An Average Duck

by John A. Mathews

Kelly walked around the park until she found a nice bench near the lake, close to a paddling of ducks. She needed some time to relax after work, and figured feeding the ducks would be a nice start. As she joyfully unwrapped a loaf of bread, she barely noticed the elderly man with a large pointy nose who took a seat next to her.

“Good morning,” he said tightly.

Kelly looked up startled.

“Good morning,” she said with a smile, and then continued to unwrap her bread.

Once she could reach the first slice, she began tearing off pieces and throwing them towards the onslaught of ducks that came her way. (The ducks knew the sound of bread being unwrapped and were en route before she had thrown her first piece.)

As she tossed the bread about, the older gentleman next to her began making throat-clearing noises of disapproval.

“Ack.” “Ugh.” “Uff.”

“Is something the matter?” Kelly asked.

“Yes, don’t feed that one, he’s got a gimp leg. Not good at all.”

“Oh, I see,” she said, hoping the conversation were over now.

“Oh, don’t feed that one. He’s too ugly,” said the man, trying to push his hold over the bread distribution. Now that Kelly had talked to him, he felt he could be even more open with his criticism.

“No, that one looks like he’s losing feathers, ignore him,” he said. “Whatever you do, don’t give any to the one with the large beak. He’s so out of place,” continued the man, who wasn’t helping Kelly feel relaxed.

“ Wouldn’t the weak ones, the out of place ones, need bread even more than the others who are already being well fed by everyone?” she asked.

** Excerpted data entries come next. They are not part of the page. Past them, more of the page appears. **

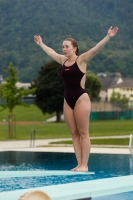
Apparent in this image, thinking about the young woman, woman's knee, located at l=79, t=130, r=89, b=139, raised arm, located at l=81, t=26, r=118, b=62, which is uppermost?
raised arm, located at l=81, t=26, r=118, b=62

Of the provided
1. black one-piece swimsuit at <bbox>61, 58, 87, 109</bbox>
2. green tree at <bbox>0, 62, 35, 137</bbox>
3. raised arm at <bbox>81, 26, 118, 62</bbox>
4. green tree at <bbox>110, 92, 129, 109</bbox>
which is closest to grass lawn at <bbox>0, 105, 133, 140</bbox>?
green tree at <bbox>0, 62, 35, 137</bbox>

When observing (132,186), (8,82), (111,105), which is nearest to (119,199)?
(132,186)

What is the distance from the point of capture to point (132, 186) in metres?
6.66

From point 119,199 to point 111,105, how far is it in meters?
72.3

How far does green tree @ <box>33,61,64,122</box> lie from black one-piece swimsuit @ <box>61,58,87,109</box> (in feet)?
199

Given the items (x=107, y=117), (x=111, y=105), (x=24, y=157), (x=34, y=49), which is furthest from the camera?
(x=34, y=49)

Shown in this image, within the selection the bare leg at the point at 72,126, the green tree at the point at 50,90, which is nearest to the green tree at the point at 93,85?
the green tree at the point at 50,90

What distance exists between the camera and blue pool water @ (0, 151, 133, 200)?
8.57m

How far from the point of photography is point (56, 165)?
629 inches

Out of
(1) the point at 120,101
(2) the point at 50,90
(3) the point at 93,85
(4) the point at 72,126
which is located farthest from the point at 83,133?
(1) the point at 120,101

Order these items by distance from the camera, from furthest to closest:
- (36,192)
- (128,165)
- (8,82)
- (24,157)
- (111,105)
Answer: (111,105), (8,82), (24,157), (128,165), (36,192)

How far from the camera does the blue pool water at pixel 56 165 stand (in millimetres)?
8570

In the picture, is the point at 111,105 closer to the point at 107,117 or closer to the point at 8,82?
the point at 107,117

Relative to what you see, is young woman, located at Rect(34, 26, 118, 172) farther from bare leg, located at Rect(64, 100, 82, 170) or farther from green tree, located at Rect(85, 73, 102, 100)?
green tree, located at Rect(85, 73, 102, 100)
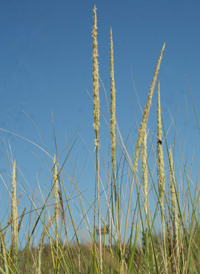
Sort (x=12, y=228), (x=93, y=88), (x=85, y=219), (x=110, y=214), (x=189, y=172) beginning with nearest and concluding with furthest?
(x=93, y=88)
(x=110, y=214)
(x=85, y=219)
(x=12, y=228)
(x=189, y=172)

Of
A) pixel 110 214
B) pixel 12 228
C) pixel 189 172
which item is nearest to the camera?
pixel 110 214

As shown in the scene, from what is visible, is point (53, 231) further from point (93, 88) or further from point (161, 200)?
point (93, 88)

“Why waste it? Give it to the strong ones to ensure they’ll survive,” he said. “Survival of the fittest, I say,” said the old man, as he coughed a little from his lingering cold.

“What’s wrong with a duck having a limp, or frail feathers, or an extra large bill?”

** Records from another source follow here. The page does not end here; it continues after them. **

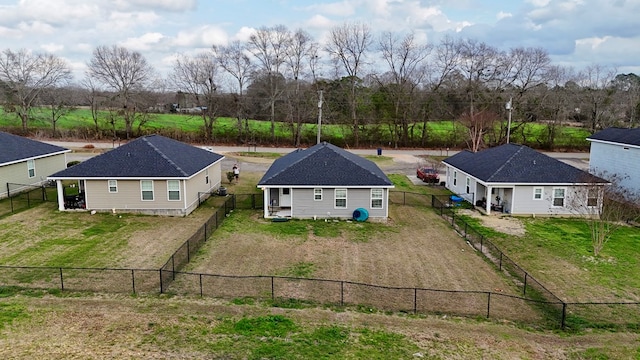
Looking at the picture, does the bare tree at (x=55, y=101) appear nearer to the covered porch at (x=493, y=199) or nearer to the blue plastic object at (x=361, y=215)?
the blue plastic object at (x=361, y=215)

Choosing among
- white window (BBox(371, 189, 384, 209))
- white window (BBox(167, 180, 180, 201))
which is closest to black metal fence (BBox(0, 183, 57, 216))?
white window (BBox(167, 180, 180, 201))

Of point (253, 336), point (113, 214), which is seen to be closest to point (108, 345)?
point (253, 336)

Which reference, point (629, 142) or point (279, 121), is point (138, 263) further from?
point (279, 121)

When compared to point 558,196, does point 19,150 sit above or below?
above

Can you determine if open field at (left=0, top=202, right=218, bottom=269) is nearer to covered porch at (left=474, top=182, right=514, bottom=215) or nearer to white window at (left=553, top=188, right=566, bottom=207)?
covered porch at (left=474, top=182, right=514, bottom=215)

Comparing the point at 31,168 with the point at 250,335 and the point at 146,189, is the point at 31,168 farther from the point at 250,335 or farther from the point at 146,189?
the point at 250,335

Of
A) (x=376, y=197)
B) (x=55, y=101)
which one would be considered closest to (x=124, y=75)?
(x=55, y=101)
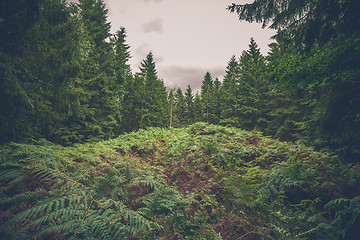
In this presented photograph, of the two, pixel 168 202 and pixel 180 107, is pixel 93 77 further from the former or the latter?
pixel 180 107

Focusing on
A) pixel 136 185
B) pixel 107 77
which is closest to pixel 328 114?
pixel 136 185

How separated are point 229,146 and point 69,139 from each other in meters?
13.3

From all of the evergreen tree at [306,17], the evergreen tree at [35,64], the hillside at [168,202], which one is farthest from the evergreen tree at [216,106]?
the evergreen tree at [35,64]

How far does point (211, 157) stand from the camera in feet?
22.9

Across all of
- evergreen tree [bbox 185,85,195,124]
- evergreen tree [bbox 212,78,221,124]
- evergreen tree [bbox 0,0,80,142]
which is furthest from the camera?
evergreen tree [bbox 185,85,195,124]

“What’s wrong with it?” said the man confused. He felt as though he were asked why the sun shines. “It’s just not the best duck then,” he added, thinking he had settled the argument.

“But that’s fine with me,” said Kelly. “Why must we focus on the best all the time? Being the best, pushing for the best, only supporting the best. All these ducks need love, and bread.”

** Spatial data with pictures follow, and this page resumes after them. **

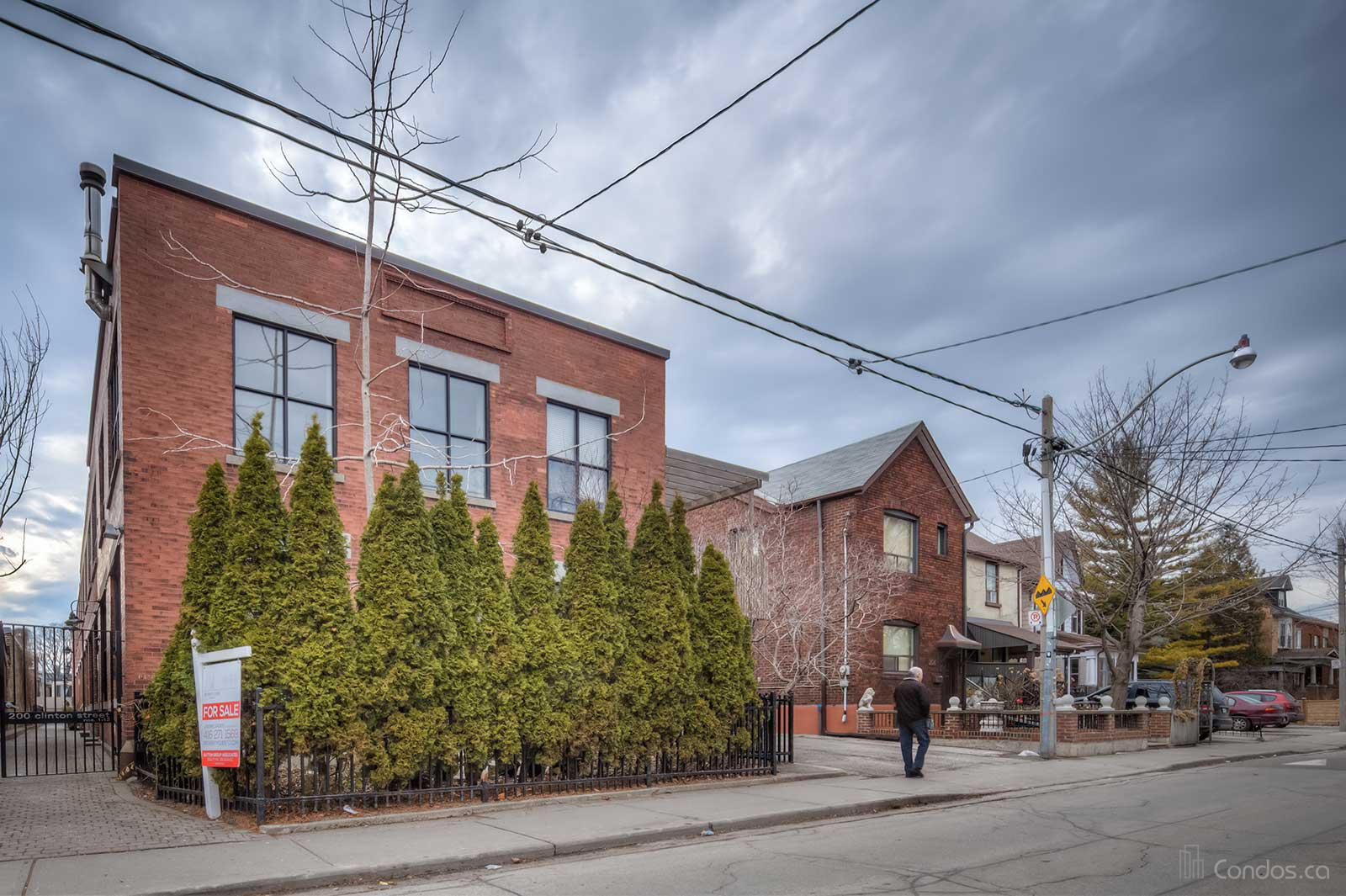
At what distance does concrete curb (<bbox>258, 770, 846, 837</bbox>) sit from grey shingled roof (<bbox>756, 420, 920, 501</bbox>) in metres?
15.4

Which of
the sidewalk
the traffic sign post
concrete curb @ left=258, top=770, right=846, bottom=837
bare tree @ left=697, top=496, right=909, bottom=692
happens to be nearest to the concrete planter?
the traffic sign post

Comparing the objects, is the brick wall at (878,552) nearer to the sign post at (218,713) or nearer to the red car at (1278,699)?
the red car at (1278,699)

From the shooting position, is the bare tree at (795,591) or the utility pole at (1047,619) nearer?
the utility pole at (1047,619)

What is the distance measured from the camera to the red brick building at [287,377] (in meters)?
13.1

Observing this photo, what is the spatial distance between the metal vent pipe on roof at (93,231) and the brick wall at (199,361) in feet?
5.65

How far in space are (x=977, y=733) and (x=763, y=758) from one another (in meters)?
9.99

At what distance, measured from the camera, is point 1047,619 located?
1777cm

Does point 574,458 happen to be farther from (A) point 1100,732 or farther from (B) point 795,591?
(A) point 1100,732

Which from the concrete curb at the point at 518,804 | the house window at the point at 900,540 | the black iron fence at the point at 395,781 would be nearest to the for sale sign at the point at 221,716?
the black iron fence at the point at 395,781

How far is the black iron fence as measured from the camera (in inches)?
376

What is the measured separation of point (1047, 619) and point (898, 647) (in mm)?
12064

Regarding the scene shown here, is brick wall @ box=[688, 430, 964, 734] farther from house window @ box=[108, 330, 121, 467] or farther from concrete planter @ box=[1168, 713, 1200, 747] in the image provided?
house window @ box=[108, 330, 121, 467]

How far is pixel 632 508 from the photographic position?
64.2 feet

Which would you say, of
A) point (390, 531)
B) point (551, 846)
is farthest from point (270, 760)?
point (551, 846)
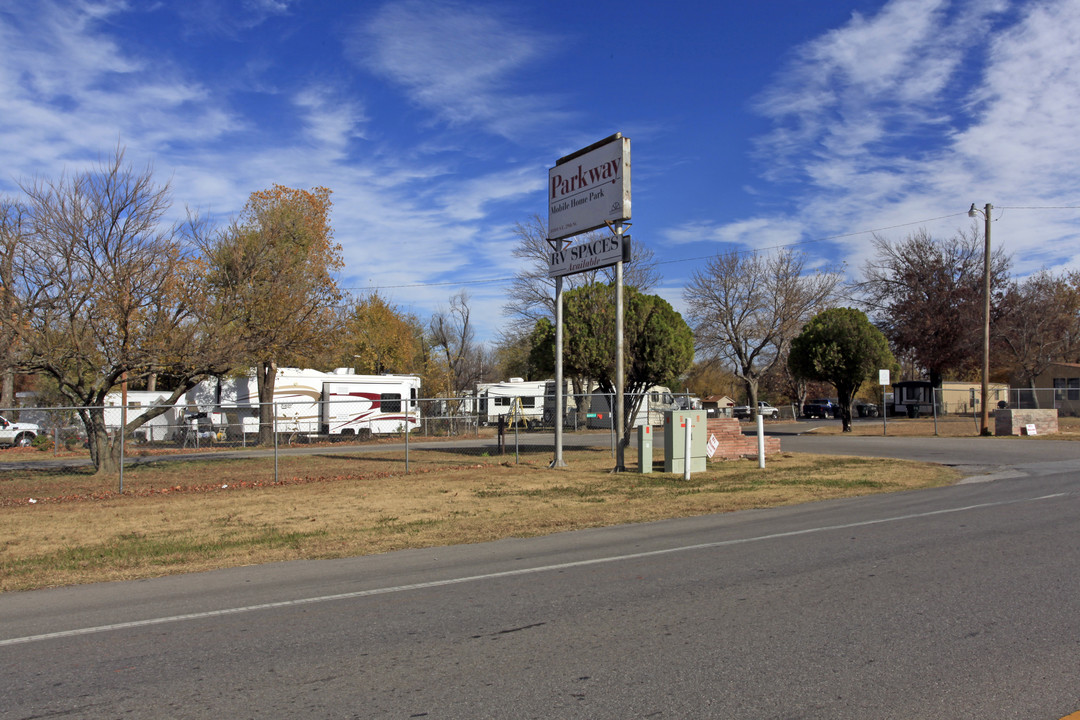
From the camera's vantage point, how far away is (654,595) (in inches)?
253

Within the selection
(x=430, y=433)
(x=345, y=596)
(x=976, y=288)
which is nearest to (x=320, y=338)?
(x=430, y=433)

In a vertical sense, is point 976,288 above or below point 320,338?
above

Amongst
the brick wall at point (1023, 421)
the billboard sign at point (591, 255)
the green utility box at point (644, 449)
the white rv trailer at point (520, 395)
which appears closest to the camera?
the billboard sign at point (591, 255)

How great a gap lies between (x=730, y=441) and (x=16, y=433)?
30382 mm

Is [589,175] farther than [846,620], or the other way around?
[589,175]

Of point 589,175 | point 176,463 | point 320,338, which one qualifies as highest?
point 589,175

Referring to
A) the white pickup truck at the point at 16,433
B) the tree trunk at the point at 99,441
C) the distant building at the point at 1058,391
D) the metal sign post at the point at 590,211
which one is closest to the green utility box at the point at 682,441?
the metal sign post at the point at 590,211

The man was about to say something, but then Kelly added,

“Sometimes a duck is just an average duck, and it’s ok, no matter what size, shape, or condition. Not every duck has to be the best.”

The old man nodded his head.

“You may be right,” he said. “I’m sorry, I didn’t mean to upset you.” The old man started to get up to leave.

Kelly took his hand, sat him back down, and then handed him a slice of bread. Then she looked in her bag and took out some peanut butter and jelly.

“It’s ok to be you too,” she said, and then started to make sandwiches for the both of them.

*  *  *  *  *

Inspiration: I was feeling pressure because some people were actually starting to read my blog.  I was also feeling good about my past stories, which added to the pressure to write good stories.  Then I realized that they’re not all going to be good, and that’s ok.  The important thing is that I write everyday.